> **ASSIGNED TASK A**
Answer these questions from the DR or NAT email, each on its own line:
(i) What processor and memory does the current director have?
(ii) What is named as the main disadvantage of NAT?
(iii) Why can DR reach higher throughput?
> **ASSIGNED TASK B**
For each statement, say whether the DR or NAT email agrees, and quote the deciding words:
(i) The LVS is currently running in NAT configuration.
(ii) NAT requires arp suppression on the application servers.
(iii) NAT is simpler to implement than DR.

To: "LinuxVirtualServer.org users mailing list." <lvs-users@xxxxxxxxxxxxxxxxxxxxxx>
Subject: Re: DR or NAT
From: Samuel Tran <stran@xxxxxxxx>
Date: Thu, 28 Apr 2005 11:02:01 -0400
On Thu, 2005-04-28 at 10:26, orpheus@xxxxxxxxxxxxxxxxxxxx wrote:
> On Thursday 28 April 2005 15:43, Bruce Richardson wrote:
> > On Thu, Apr 28, 2005 at 02:52:42PM +0200, orpheus@xxxxxxxxxxxxxxxxxxxx 
> wrote:
> > > Hello,
> > >
> > > we are using now our LVS in DR configuration. But we are considering to
> > > move to NAT. Can somebody tell me disadvantages and advantages (securit,
> > > connection handling, and..... ) of NAT configuration and if it is hard
> > > (or how to, easy) to change it.
> >
> > The advantages of NAT are that it doesn't require any special settings
> > (e.g. arp suppression on the application servers), that you can
> > reconfigure which virtual ip is associated with a back-end server
> > by modifying the director alone and that it's easier to do connection
> > tracking.  The main disadvantage is that all traffic goes through the
> > director, making the director a potential bottleneck.
> 
> first, thanks for answer
> do you have some recommendations on hardware used for that?
> I think 2 eth cards are real minimum for that, but would it help to have 3 or 
> 4 ? How it is with CPU and memory. Right now it is PIII 700MHz 
> (735.315MHz :) ) with 512MB of memory with one eth card.

NAT is definitely simpler to implement than DR.
However you can achieve higher throughput with DR since packets are only
forwarded to the real servers, unchanged.

Please take a look at these documentations:

* Performance Evaluation of Linux Virtual Server
http://www.usenix.org/events/lisa2001/tech/full_papers/orourke/orourke_html/

* Horms LVS White Paper
http://www.ultramonkey.org/papers/lvs_tutorial/html/

What kind of throughput are you looking for?

> **RECORD EXCERPTS**
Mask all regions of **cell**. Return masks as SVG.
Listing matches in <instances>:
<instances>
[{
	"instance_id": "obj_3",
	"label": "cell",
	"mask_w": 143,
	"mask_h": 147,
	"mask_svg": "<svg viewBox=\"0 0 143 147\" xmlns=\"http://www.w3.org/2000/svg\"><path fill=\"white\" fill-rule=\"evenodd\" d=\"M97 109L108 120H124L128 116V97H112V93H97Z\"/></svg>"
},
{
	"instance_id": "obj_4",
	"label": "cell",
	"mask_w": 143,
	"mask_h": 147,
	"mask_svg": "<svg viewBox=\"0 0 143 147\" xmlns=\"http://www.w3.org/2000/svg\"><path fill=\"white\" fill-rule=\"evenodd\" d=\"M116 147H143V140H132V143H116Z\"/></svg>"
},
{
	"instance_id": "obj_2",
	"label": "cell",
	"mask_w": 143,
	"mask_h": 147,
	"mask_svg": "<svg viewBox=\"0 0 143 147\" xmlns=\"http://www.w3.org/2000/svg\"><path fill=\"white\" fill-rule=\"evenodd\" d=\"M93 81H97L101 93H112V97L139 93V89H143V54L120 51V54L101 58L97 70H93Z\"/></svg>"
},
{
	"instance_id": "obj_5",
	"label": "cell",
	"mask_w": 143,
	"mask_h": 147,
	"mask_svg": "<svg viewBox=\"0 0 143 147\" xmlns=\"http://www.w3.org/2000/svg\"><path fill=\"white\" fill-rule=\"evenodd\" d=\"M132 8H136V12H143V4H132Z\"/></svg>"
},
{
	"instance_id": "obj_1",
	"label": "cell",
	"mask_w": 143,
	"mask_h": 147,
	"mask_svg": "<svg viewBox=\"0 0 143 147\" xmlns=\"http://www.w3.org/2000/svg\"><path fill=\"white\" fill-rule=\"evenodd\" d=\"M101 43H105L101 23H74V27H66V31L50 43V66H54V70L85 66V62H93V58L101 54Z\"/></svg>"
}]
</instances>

> **TASK SOLUTION A**
(i) A PIII 700MHz (735.315MHz) with 512MB of memory and one eth card.
(ii) All traffic goes through the director, which makes the director a potential bottleneck.
(iii) Packets are only forwarded to the real servers, unchanged.

> **TASK SOLUTION B**
(i) No: "we are using now our LVS in DR configuration."
(ii) No: "it doesn't require any special settings"
(iii) Yes: "NAT is definitely simpler to implement than DR."